Task data section start

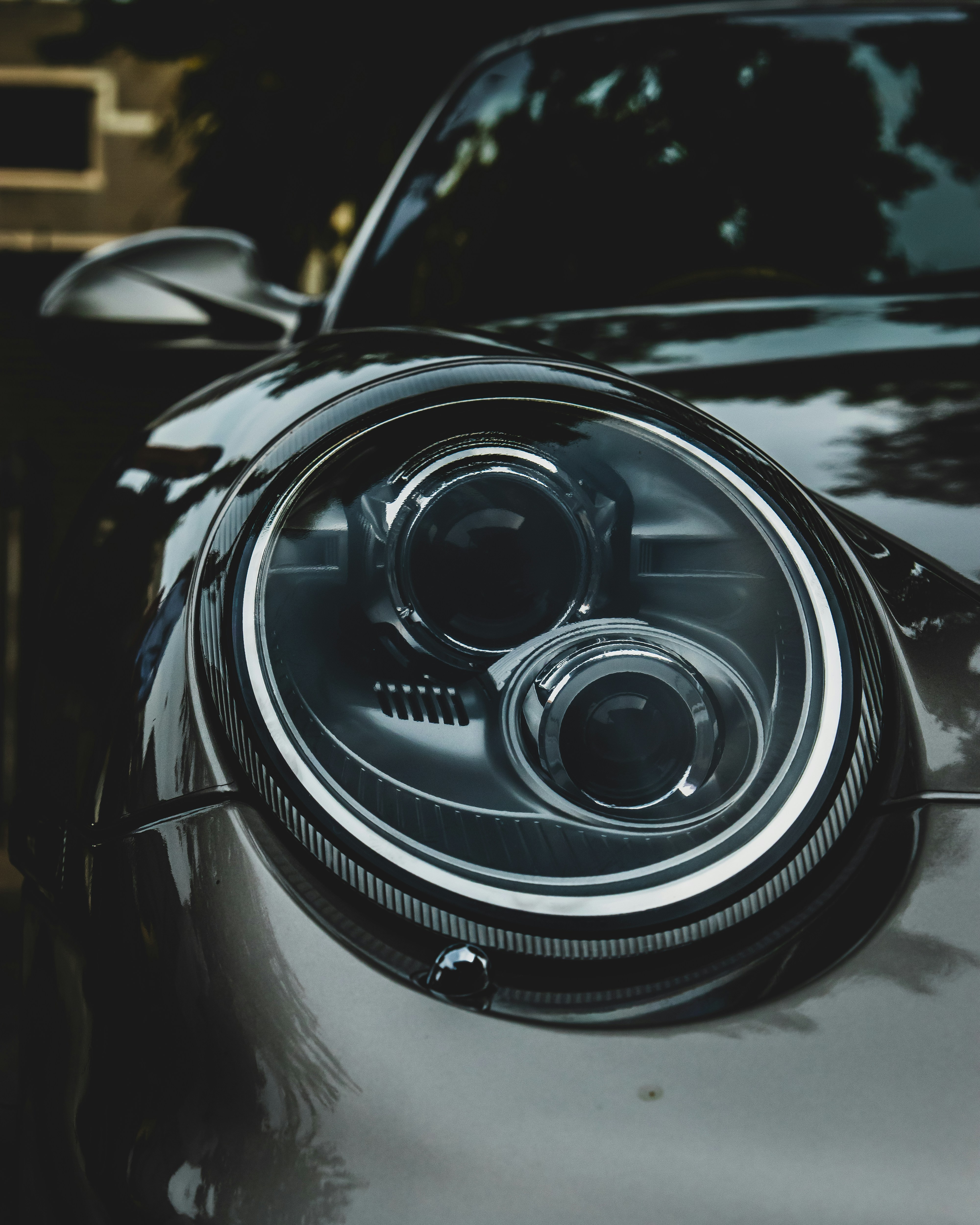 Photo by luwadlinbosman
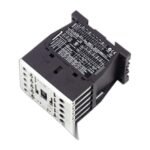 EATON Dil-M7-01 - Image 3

Task data section end
Task data section start

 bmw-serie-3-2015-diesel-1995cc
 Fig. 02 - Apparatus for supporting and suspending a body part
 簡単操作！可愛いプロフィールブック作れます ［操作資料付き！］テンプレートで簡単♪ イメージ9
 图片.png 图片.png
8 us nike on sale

Task data section end
Task data section start

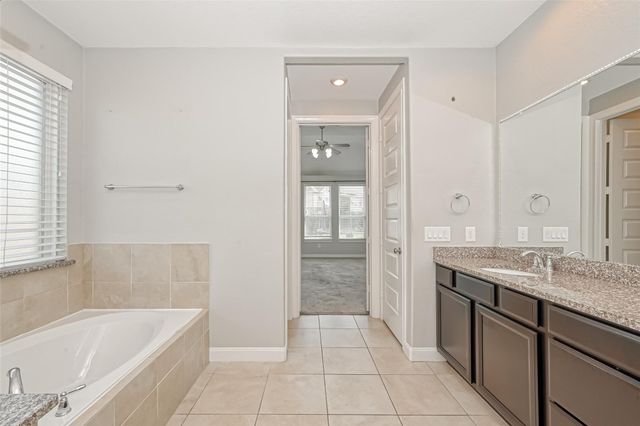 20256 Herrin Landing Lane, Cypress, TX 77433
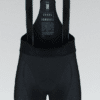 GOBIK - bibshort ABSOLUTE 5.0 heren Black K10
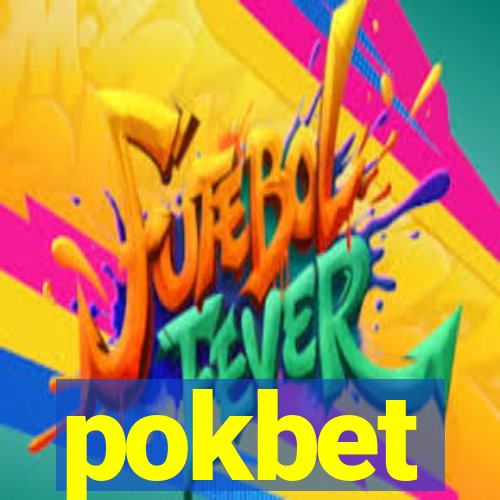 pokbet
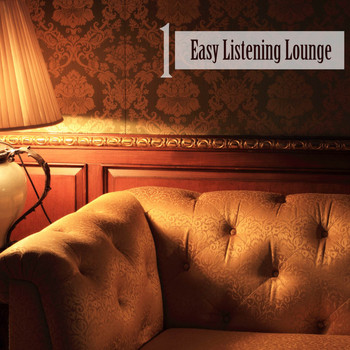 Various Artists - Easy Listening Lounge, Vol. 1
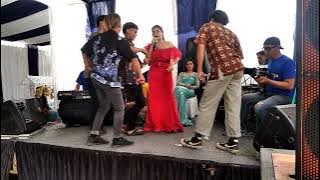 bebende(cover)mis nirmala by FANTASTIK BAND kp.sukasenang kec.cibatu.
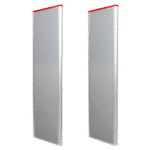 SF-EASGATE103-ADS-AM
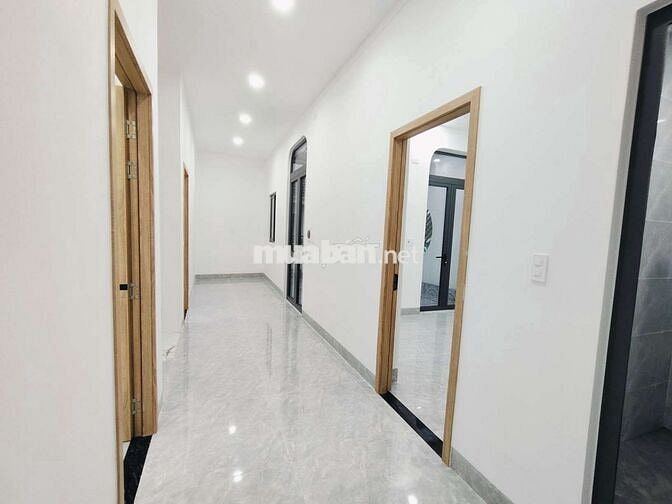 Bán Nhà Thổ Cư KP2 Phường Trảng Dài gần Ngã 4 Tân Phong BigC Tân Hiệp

Task data section end

Prompt -
Output the rows exactly, starting at the one containing "20256 Herrin Landing Lane, Cypress, TX 77433" and ending at the one containing "Bán Nhà Thổ", with the pictures left out.

Written response -
 20256 Herrin Landing Lane, Cypress, TX 77433
 GOBIK - bibshort ABSOLUTE 5.0 heren Black K10
 pokbet
 Various Artists - Easy Listening Lounge, Vol. 1
 bebende(cover)mis nirmala by FANTASTIK BAND kp.sukasenang kec.cibatu.
 SF-EASGATE103-ADS-AM
 Bán Nhà Thổ Cư KP2 Phường Trảng Dài gần Ngã 4 Tân Phong BigC Tân Hiệp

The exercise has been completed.